■ Work instruction:
Return only those lines of the records below in which "sequence" appears.

■ Material shown:
____

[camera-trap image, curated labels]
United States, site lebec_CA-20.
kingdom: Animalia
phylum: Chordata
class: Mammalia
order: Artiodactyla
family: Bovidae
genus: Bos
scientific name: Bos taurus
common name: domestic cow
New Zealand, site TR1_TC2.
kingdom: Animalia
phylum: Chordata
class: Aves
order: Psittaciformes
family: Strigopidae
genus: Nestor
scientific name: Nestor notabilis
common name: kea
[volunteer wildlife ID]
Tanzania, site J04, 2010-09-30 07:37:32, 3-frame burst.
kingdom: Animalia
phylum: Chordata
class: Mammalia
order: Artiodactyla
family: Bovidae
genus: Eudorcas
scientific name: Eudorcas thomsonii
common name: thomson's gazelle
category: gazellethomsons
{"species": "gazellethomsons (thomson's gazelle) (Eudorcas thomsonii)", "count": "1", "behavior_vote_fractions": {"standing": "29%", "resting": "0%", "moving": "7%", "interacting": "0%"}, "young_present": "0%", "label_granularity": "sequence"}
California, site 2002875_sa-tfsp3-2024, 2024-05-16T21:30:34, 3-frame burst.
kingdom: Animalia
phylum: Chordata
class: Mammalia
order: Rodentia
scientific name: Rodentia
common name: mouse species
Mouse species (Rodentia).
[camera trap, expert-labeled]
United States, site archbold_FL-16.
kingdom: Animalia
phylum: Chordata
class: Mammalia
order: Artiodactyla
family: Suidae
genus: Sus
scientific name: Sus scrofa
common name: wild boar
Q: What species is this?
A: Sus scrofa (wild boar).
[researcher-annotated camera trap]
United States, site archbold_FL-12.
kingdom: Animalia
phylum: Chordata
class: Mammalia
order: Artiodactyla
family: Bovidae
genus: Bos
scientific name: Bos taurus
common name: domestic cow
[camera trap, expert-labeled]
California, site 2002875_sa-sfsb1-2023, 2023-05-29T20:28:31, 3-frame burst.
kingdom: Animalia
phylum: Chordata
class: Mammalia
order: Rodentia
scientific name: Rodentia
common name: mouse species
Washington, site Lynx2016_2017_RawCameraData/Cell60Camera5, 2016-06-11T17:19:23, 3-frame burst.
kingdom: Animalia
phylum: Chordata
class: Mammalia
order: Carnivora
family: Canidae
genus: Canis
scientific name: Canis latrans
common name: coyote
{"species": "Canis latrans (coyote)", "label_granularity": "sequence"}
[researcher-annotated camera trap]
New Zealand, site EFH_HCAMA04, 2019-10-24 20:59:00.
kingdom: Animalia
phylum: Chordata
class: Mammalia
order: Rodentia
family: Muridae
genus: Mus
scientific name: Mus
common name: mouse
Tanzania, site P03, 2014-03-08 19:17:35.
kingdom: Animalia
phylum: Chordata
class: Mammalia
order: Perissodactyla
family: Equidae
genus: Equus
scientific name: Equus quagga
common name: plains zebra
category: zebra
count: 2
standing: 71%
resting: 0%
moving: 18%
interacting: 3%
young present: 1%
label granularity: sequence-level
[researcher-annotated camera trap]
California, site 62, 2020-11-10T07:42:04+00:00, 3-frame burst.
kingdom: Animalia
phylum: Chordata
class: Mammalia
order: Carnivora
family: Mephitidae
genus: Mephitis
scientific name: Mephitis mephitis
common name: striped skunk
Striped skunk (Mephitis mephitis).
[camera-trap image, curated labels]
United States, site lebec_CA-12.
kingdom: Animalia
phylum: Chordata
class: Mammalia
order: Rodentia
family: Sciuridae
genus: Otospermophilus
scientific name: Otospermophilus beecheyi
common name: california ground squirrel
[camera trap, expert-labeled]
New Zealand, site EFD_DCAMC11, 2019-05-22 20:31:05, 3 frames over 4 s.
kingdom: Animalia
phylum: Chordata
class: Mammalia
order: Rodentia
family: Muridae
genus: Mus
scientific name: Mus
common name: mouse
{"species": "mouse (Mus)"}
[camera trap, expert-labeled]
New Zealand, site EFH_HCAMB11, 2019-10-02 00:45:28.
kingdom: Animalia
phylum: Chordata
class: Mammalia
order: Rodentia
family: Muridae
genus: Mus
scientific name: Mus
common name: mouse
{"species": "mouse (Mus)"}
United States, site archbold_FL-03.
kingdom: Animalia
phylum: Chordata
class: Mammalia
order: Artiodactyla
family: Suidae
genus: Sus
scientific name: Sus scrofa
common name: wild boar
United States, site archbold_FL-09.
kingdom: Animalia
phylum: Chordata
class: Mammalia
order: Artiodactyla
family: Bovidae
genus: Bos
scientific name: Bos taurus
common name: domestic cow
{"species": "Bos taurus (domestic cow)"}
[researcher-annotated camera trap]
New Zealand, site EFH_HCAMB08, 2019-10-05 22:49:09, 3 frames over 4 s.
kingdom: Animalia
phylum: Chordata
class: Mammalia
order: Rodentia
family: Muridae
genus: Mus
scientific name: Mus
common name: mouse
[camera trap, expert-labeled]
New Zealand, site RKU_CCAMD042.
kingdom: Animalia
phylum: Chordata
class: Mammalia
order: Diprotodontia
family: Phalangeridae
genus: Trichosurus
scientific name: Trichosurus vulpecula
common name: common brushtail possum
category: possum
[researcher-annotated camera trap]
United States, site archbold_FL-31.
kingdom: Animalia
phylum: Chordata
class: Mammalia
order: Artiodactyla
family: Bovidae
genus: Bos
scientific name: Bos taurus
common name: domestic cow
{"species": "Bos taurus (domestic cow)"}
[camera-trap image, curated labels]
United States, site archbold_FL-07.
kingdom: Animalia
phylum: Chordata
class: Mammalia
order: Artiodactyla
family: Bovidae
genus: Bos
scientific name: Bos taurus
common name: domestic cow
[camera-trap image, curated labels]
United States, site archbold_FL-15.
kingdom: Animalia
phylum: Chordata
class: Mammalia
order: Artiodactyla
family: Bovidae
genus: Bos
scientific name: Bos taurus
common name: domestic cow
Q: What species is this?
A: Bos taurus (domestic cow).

____

■ Output for this task:
{"species": "gazellethomsons (thomson's gazelle) (Eudorcas thomsonii)", "count": "1", "behavior_vote_fractions": {"standing": "29%", "resting": "0%", "moving": "7%", "interacting": "0%"}, "young_present": "0%", "label_granularity": "sequence"}
{"species": "Canis latrans (coyote)", "label_granularity": "sequence"}
label granularity: sequence-level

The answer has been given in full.